Peter Jones

Ancient and modern | 18 December 2010

Last week, David Cameron’s enthusiasm for finding out how happy we all are — as if it were any business of his — led us to consider some Greek views of the matter.

issue 18 December 2010

Last week, David Cameron’s enthusiasm for finding out how happy we all are — as if it were any business of his — led us to consider some Greek views of the matter.

Balnea, vina, Venus corrumpunt corpora nostra;
sed vitam faciunt balnea, vina, Venus

proclaims a neat elegiac epitaph from Rome, expressing a common popular viewpoint — baths, wine and sex may wreck us physically, but they help make life worth living. Roman thinkers, however, were as keen as Greeks to discover the happiness that withstood all onslaughts.

Stoicism, a Greek invention, was one answer. The basic tenet was that divinity was rational and omnipresent, suffused through nature, ‘like honey through a honeycomb’. Nature and reason were thus closely linked. Since reason was god’s greatest gift to man, we were able to understand nature and live in holistic harmony with it. One did that by living and acting virtuously, selecting what was good, making it one’s own and ignoring everything else. Such was the only route to happiness. Wealth, status and so on did not feature in such a scheme.

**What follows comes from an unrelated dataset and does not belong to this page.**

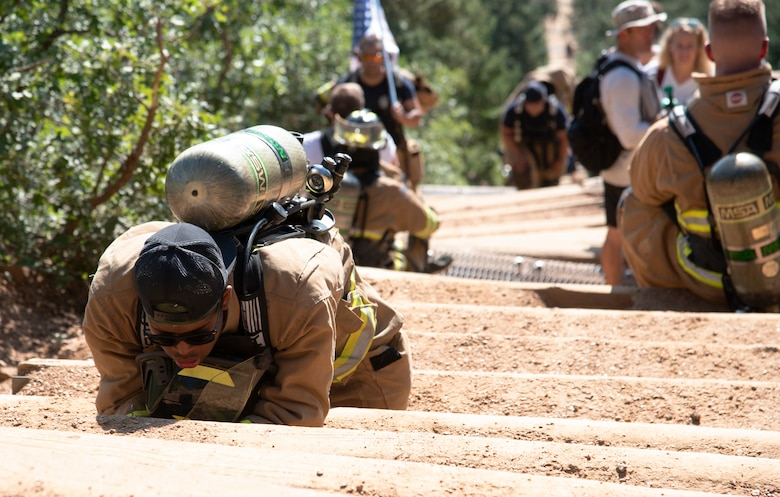 A Cheyenne Mountain Space Force Station firefighter rests during his climb up the Manitou Incline.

Seneca (ad 1–65), who wrote an essay ‘On the Happy Life’, is a rich source of practical epigrams on the matter: ‘the happy man uses reason to be free from both fear and desire’; ‘that man is poor, not who has too little, but who longs for more’; ‘that man most enjoys wealth who least needs it’; ‘chance takes away what chance has given’ (i.e. trusting to luck is pointless); ‘no wind is fair to a man who does not know for which port he is making’; ‘the wise man cannot suffer injury or loss … because his only possession is virtus, and he can never be separated from that.’